Abstract

The strain induced martensitic phase stabilizes the propagation of macroscopic shear band during displacement-controlled uniaxial tensile test of metastable austenitic stainless steels (316 L, 304) at liquid helium temperature (4.2 K). It leads to huge Lüders-type deformation, high hardening and large ductility of the specimen. In Lüders range, shear band develops across the specimen in discontinuous and sequential way, which is reflected by stress oscillation on stress-strain curve and comb-like profile of temperature recorded during tests (so called discontinuous plastic flow - DPF). Based on the time responses of temperature and elongation transducers, a full picture of the localized deformation behaviour of specimen at 4.2 K was obtained, including its both spatial and temporal features. Moreover, the experimental results clarified that DPF has mechanical origin and it is accompanied by thermal effects. The model of temperature distribution during DPF was proposed. The model involves temperature effects driven by the elastocaloric phenomenon (experimentally identified at 4.2 K) and the plastic power dissipation.

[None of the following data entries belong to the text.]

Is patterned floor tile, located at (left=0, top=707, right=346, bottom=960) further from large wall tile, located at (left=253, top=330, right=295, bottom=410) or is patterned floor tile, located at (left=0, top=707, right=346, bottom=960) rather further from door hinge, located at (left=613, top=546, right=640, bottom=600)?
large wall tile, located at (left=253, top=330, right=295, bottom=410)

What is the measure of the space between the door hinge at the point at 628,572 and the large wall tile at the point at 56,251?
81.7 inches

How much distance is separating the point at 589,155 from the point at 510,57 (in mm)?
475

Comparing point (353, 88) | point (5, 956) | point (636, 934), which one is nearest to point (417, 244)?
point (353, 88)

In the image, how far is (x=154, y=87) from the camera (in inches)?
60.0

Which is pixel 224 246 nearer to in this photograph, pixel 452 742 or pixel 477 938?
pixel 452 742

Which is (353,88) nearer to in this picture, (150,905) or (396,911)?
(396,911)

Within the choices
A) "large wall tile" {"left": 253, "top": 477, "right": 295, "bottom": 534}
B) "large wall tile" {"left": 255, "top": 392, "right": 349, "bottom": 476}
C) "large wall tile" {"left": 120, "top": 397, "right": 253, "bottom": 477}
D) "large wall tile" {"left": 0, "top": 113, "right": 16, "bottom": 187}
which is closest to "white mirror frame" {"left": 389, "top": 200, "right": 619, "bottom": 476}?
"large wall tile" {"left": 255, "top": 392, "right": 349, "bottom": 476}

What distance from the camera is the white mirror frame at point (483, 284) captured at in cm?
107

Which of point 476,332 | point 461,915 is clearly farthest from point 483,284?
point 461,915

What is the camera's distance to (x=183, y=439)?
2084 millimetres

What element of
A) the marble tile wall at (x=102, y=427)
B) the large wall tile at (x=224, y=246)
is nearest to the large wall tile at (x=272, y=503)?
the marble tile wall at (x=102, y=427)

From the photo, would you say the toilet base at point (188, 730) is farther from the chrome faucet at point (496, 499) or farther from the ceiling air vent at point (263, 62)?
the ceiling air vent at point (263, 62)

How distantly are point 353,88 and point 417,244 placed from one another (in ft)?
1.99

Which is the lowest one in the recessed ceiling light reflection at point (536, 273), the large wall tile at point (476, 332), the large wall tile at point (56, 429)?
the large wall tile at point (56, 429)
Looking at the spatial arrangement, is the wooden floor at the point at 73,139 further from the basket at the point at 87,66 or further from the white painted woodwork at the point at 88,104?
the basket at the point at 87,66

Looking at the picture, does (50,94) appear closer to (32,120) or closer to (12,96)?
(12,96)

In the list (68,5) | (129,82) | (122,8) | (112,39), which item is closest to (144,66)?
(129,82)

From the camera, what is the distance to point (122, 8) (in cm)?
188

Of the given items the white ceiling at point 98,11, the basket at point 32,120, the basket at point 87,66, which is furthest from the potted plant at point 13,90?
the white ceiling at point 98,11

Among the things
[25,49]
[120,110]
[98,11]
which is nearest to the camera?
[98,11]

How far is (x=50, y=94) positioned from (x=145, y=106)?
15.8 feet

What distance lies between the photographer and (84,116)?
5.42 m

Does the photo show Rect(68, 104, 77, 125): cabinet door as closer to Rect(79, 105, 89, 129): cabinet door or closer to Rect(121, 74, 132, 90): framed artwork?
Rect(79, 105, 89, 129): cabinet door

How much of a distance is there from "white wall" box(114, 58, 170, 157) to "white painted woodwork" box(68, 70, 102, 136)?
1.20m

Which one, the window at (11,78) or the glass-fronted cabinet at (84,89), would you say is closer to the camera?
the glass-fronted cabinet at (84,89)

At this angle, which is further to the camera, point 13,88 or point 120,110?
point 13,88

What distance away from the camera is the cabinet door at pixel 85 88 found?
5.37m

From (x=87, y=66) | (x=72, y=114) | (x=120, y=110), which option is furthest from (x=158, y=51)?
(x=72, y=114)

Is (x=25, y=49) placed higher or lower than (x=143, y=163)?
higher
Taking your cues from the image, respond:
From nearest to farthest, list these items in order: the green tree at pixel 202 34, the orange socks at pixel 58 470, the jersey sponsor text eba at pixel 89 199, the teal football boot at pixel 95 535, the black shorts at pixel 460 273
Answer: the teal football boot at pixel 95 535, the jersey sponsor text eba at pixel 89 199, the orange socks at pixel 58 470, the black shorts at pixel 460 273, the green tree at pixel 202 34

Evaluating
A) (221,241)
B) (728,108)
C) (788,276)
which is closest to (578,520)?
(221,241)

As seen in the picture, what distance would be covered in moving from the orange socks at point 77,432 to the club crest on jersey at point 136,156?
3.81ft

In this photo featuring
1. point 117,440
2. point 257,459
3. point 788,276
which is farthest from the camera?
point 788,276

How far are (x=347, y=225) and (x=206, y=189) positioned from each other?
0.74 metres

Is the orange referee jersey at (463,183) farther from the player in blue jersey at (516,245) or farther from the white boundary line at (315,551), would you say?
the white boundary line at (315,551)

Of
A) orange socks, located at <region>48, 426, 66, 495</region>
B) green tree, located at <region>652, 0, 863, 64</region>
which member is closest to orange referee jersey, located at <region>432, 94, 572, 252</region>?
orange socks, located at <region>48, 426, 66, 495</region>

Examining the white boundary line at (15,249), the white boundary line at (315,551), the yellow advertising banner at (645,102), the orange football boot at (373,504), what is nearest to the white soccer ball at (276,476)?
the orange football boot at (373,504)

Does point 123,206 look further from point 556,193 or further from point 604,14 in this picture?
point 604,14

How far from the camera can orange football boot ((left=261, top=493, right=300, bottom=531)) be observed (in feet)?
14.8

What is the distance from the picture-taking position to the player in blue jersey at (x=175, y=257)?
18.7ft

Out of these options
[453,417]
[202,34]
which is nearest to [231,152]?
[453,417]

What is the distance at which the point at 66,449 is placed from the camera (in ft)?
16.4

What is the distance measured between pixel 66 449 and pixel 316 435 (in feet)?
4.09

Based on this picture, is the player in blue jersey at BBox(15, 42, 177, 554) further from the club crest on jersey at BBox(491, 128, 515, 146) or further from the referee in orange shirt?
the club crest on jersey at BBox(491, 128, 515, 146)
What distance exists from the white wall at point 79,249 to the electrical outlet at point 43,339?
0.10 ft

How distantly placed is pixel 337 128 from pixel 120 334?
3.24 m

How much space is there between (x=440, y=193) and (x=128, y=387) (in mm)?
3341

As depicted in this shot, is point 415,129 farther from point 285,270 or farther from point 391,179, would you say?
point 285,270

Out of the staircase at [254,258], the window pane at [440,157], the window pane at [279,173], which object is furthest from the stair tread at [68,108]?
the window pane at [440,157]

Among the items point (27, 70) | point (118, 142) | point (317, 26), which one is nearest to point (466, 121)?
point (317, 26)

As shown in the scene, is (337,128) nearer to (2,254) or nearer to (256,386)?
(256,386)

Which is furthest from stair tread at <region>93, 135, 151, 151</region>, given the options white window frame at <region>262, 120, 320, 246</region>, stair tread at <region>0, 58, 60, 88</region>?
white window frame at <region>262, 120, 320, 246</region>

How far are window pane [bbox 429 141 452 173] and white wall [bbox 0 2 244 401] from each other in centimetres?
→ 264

Based on the model, kinematic and thermal limits of DPF in the austenitic stainless steels were determined. • The study clarified that discontinuous plastic flow (DPF) has mechanical origin. • The strain induced martensitic phase stabilizes the propagation of shear band in austenitic stainless steel at 4.2 K. • The elastocaloric effect is confirmed during the uniaxial tensile test of austenitic stainless steel at 4.2 K. • The kinematic and thermal limits of DPF in 316 L were determined. • The crack jumps in CT specimen and the rapture of the specimen take place in accordance to the DPF.